Исходный текст
* * * * * * *

Успенский Павел К. - К русской речи: Идиоматика и семантика поэтического языка О. Мандельштама стр 10.

Шрифт
Фон

Во второй строке друг на друга накладываются идиома по капле и частотное устойчивое словосочетание капли росы. Благодаря этому наложению слово с предлогом читается в двух планах: в буквальном (‘в каждом зрачке по одной капле росы’) и идиоматическом (‘в каждом зрачке понемногу росы’). В отличие от предыдущего случая, здесь одновременно сохраняется исходное значение идиомы и актуализируется прямое значение входящих в нее слов. Добавим, что рифмопара первых двух строк – коса / роса – в языковом плане может быть мотивирована пословицей коси, коса, пока роса (отметим также «утреннюю» семантику фразеологизма и второй части второй строки).

* * * * * * *

Записи
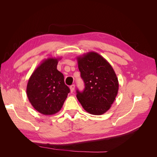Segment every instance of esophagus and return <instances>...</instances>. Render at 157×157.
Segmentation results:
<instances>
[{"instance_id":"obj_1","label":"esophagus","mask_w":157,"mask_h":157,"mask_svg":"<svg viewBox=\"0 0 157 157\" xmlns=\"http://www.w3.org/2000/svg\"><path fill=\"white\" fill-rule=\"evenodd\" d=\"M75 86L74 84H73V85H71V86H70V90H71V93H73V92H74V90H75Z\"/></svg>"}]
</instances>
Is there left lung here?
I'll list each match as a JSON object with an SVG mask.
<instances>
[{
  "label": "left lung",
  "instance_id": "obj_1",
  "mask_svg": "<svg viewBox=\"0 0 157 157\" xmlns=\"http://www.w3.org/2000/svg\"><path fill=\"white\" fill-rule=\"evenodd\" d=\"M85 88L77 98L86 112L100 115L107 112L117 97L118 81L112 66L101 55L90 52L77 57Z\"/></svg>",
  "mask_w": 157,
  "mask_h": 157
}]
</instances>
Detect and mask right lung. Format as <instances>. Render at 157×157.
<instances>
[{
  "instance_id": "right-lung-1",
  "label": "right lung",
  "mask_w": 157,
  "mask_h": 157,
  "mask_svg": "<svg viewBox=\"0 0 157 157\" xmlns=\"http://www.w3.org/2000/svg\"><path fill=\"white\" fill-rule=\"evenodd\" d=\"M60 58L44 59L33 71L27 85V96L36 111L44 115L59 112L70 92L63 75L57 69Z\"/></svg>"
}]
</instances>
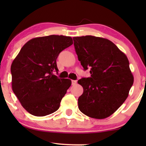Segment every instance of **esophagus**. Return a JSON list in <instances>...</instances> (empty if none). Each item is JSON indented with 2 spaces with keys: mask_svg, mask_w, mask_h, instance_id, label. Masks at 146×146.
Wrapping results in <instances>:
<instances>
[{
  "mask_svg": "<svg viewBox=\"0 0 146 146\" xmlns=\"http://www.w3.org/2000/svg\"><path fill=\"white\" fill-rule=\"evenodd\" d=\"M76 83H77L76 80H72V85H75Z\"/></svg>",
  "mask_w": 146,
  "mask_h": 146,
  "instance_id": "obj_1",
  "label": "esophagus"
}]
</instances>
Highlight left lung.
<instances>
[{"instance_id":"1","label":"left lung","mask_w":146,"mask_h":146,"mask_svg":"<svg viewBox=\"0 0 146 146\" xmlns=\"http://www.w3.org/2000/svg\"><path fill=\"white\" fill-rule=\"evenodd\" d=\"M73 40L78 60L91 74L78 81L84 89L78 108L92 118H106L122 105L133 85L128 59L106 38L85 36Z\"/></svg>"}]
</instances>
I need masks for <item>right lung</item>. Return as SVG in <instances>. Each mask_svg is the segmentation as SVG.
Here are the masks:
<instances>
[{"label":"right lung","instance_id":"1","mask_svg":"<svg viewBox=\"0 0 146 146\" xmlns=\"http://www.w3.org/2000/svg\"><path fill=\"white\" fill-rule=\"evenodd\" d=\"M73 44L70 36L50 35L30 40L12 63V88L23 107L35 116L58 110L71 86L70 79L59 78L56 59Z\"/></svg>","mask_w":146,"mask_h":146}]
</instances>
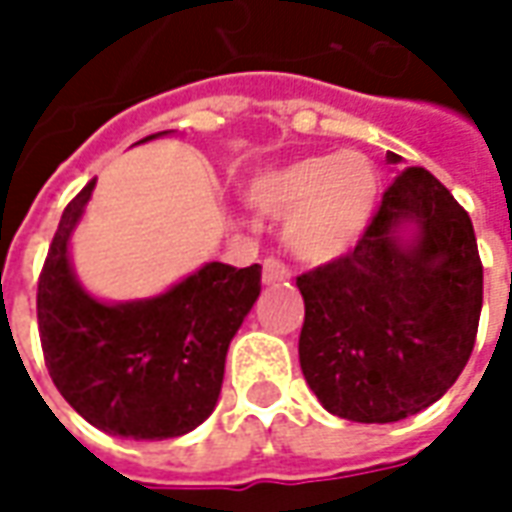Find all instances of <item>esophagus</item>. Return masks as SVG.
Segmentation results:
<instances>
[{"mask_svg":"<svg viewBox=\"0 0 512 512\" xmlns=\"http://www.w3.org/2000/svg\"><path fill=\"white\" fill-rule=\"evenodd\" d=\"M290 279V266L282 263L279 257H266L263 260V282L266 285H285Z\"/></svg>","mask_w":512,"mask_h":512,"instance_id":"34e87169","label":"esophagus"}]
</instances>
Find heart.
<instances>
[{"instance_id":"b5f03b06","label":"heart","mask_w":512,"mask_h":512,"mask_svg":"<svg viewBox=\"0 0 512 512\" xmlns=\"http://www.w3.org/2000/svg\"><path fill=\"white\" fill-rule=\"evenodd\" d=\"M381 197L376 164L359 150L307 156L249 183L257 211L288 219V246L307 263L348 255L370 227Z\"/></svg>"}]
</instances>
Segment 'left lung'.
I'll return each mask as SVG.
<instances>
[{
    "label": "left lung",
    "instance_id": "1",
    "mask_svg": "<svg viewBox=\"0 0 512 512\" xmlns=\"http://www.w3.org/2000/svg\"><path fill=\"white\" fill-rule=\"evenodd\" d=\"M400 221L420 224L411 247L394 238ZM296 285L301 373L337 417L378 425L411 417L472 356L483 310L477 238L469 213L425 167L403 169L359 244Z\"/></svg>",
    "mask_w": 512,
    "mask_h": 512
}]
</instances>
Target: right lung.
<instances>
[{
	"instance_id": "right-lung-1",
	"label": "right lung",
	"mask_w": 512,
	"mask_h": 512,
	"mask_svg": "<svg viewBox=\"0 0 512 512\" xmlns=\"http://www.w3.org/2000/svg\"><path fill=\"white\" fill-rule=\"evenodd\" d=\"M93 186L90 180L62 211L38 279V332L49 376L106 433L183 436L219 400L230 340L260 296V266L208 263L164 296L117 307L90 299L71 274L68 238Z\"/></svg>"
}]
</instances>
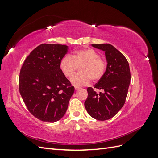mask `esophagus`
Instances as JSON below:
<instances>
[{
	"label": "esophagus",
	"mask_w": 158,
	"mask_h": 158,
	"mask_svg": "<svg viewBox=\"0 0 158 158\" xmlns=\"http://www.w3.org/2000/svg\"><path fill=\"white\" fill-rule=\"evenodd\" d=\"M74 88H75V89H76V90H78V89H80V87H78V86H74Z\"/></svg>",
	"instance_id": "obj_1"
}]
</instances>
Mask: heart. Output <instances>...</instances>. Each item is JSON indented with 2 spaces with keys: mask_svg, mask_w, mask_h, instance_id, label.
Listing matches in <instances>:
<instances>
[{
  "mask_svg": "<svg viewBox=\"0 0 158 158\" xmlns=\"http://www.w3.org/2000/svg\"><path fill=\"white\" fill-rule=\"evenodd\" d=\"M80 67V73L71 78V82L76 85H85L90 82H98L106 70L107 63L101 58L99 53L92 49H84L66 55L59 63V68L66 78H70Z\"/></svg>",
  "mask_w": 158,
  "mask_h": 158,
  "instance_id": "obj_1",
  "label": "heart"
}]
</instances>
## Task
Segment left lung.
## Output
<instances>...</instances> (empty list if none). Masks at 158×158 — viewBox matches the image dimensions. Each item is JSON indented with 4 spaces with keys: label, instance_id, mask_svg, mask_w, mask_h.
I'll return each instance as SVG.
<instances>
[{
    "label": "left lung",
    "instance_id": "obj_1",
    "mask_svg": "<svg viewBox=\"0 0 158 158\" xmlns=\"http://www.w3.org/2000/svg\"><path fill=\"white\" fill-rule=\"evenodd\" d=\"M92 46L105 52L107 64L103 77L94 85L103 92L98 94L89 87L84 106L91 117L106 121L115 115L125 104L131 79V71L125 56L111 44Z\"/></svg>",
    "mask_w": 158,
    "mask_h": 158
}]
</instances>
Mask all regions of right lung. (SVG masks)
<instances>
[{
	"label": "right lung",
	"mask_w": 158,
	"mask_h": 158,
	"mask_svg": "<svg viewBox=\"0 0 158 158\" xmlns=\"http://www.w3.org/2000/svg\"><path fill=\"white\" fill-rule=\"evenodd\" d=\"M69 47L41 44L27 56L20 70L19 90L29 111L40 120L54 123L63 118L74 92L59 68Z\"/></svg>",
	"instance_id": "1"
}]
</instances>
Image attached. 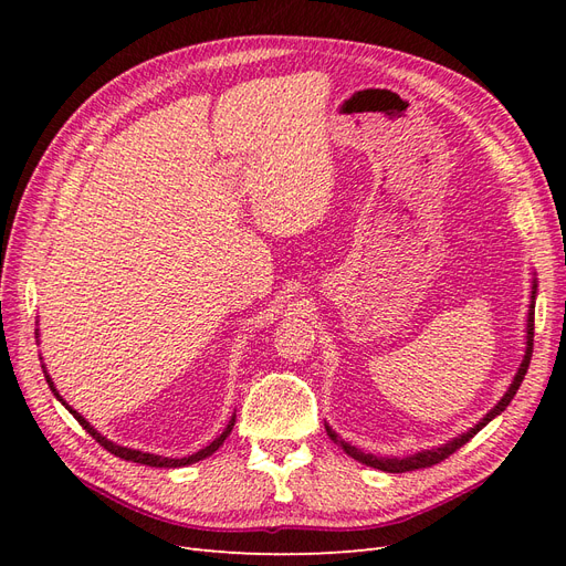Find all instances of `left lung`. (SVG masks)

* * * * * * *

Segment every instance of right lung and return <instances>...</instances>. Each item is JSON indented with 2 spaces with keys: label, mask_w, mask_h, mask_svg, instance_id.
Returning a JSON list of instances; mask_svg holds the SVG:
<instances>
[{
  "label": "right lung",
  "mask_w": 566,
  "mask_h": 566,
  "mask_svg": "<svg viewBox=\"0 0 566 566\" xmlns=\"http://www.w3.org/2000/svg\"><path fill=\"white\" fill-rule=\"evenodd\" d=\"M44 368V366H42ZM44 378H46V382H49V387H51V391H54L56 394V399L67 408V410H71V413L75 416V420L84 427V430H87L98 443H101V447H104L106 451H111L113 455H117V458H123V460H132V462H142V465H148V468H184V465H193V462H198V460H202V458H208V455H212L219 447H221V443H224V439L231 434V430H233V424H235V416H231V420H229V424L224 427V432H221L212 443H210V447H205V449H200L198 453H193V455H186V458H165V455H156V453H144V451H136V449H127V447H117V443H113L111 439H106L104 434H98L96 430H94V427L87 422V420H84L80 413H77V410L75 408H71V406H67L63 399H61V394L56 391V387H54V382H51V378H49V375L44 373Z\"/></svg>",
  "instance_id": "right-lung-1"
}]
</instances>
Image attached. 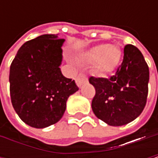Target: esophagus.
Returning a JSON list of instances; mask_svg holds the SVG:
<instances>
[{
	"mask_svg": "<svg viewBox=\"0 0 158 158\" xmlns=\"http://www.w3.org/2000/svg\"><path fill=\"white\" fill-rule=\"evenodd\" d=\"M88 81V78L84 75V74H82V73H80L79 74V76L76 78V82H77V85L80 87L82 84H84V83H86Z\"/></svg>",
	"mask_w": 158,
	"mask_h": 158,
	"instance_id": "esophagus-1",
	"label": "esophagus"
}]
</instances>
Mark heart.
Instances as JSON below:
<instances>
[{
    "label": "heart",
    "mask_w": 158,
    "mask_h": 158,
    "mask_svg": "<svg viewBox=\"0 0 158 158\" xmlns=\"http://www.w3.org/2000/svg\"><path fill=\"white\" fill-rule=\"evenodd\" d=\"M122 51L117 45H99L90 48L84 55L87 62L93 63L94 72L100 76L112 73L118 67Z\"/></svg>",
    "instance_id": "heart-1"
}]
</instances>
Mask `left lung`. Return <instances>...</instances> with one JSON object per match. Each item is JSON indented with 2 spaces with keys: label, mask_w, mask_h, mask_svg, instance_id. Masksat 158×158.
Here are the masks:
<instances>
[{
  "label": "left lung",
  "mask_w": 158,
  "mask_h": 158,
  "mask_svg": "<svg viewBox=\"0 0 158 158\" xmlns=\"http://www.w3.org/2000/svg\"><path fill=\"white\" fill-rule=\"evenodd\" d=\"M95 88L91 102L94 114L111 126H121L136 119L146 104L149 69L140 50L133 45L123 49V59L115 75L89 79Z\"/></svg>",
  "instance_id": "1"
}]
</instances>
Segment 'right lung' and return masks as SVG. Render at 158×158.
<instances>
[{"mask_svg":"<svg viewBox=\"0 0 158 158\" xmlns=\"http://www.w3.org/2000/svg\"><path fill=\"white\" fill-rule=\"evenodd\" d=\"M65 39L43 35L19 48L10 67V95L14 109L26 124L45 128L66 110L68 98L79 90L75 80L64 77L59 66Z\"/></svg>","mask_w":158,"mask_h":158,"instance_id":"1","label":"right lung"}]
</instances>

* * * * * * *

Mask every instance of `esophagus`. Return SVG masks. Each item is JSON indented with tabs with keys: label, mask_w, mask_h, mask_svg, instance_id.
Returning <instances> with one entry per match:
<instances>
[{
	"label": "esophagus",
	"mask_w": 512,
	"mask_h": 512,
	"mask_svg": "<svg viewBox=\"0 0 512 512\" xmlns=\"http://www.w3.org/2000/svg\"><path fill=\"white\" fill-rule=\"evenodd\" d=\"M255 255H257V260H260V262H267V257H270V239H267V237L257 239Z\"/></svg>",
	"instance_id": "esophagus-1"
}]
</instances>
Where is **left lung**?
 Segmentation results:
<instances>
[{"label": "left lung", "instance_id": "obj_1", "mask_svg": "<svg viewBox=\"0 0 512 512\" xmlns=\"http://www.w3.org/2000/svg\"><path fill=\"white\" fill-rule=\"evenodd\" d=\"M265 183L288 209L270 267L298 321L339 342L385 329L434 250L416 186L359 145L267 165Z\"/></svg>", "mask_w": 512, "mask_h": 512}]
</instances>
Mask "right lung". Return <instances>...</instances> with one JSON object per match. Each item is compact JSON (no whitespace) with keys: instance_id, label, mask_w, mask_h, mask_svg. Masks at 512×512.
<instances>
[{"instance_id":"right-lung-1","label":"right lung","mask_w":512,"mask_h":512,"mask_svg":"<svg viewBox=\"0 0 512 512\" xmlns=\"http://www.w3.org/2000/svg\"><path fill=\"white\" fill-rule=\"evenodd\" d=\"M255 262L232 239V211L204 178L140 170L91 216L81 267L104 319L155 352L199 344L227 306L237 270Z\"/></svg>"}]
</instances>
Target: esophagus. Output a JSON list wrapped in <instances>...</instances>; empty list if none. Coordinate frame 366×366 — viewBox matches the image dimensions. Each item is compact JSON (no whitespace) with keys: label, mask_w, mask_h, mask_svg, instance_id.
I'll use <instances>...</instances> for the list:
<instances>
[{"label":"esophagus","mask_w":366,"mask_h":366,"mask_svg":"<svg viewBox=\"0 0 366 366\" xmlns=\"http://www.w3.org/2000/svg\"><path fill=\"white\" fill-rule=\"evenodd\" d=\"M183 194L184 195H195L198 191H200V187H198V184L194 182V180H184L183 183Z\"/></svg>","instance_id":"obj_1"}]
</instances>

* * * * * * *

Задание 1
Какой пословицей, согласно тексту о поэтическом языке Мандельштама, может быть мотивирована рифмопара «коса / роса»?
Задание 2
Напишите продолжение текста об идиоматике поэтического языка Мандельштама, начиная сразу после его последнего предложения.

Итоговый ответ 1
Пословицей «коси, коса, пока роса».

Итоговый ответ 2
По-видимому, фразеологизм в третьей строке – во весь рост – должен восприниматься в идиоматическом смысле – ‘полностью, в истинном значении’. Однако на практике этого не происходит. Обычно во весь рост может являться только тот объект, у которого есть характеристика высоты/роста или который наделяется этим параметром метафорически, например благодаря глаголу вставать (ср. сразу же встал во весь рост вопрос о том, что делать). Здесь же идиома во весь рост связана либо с существительным очи (которое не может быть оценено по критерию высоты / роста), либо с глаголом различать (семантику роста не продуцирующим). Так возникает почти каламбурный эффект: слова, составляющие идиому, прочитываются в буквальном смысле и зрение приобретает не присущую ему характеристику высоты (‘глаза смотрят во весь свой рост’). При этом переносное значение в строке тоже сохраняется и выражает интенсивность нового качества зрения. Вероятно, своего рода пульсация смысла идиомы во весь рост задается и предыдущим случаем – двойным прочтением словосочетания по капле.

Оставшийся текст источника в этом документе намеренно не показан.